1. ## combinations proof

To prove a combinations equality:

(n+2 C r+1) = (n C r+1) + 2 (n C r ) + (n C r-1)

-> (n+2 C r+1) = (n+2)! / (n+2 - (r+1))! (r+1)!

-> (n C r+1) = n! / (n - (r+1))! (r+1)!

-> 2 (n C r ) = 2n! / (n - r)! r!

-> (n C r-1) = n! / (n - (r-1))! (r-1)!

Then I got this:

(n+2)! / (n - r + 1)! (r+1)!

= [n! / (n - r - 1)! (r+1)!] + [2n! / (n - r)! r!] + [n! / (n - r + 1)! (r-1)!]

Any help from here will be greatly appreciated. can get a common denominator, but I am wondering if there is a better/quicker approach.

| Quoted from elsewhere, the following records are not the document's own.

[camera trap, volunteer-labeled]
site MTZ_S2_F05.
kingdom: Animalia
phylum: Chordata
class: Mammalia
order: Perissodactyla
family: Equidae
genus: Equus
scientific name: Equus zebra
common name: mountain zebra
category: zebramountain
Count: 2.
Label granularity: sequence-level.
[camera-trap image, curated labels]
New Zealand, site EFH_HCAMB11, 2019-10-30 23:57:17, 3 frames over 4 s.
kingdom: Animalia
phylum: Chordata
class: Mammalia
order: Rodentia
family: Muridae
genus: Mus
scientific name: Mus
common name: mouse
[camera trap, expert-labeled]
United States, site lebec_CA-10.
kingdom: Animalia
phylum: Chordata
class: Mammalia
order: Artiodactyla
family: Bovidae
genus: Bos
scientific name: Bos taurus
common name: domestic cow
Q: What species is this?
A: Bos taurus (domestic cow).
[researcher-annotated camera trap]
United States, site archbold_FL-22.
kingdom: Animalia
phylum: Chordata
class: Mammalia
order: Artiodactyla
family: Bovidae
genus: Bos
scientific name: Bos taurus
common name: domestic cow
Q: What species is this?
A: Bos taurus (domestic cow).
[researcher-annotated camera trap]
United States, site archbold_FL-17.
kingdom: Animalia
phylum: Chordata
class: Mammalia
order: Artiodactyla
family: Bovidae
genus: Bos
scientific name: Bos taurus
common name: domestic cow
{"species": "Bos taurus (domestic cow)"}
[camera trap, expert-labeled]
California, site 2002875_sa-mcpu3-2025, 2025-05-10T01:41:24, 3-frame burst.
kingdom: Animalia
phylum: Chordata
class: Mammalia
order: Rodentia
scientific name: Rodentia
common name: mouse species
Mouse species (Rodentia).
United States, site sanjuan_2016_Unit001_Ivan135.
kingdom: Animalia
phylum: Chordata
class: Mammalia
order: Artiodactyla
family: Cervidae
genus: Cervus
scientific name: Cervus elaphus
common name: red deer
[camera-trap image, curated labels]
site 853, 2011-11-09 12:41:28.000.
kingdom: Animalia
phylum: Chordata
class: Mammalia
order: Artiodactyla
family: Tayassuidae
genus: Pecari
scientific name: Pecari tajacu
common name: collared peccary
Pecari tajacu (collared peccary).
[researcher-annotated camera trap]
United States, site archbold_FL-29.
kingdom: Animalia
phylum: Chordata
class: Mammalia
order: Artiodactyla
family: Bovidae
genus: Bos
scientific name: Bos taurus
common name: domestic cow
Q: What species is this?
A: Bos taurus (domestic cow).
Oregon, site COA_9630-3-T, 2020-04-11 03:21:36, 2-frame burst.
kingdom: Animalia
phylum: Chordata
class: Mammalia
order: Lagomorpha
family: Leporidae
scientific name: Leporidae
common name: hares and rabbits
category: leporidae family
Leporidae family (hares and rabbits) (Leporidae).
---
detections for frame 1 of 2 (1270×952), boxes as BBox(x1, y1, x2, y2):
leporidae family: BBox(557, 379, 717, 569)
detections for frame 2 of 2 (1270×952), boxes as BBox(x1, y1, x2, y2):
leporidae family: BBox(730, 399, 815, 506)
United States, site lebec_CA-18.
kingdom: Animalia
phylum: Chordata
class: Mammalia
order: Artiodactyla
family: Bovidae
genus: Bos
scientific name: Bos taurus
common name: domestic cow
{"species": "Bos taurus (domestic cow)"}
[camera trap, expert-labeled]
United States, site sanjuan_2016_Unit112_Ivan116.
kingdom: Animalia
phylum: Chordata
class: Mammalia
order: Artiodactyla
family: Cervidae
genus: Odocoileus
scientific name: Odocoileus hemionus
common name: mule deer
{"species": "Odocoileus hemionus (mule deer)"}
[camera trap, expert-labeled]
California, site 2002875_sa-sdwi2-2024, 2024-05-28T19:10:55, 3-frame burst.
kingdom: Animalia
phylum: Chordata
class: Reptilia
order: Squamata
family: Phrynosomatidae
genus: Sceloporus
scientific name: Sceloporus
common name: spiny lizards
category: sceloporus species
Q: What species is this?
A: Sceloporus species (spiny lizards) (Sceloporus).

2. The way you're doing it will certainly work.

Here's another way.

We want to show that the left side counts the same number of things as the right side.

$\binom{n+2}{r+1}$ is the number of ways to choose a subset of size $r+1$ from the set $\{1,2,3,\cdots,n,n+1.n+2\}$.

There are 4 cases.

We can choose a subset that contains neither $n+1$ nor $n+2$. This can be done in $\binom{n}{r+1}$, as we're now choosing a size $r+1$ subset from the set $\{1,2,\cdots,n\}$.

We can choose a subset that contains $n+1$ but not $n+2$.
This can be done in $\binom{n}{r}$ ways, as we are now choosing size $r$ subsets from the set $\{1,2,\cdots.n\}$.

Similarly, we can choose a subset that contains $n+2$ but not $n+1$ in $\binom{n}{r}$ ways.

Finally. we can choose a subset that contains both $n+1$ and $n+2$. This can be done in $\binom{n}{r-1}$ ways.

Add the 4 cases and we have the desired result.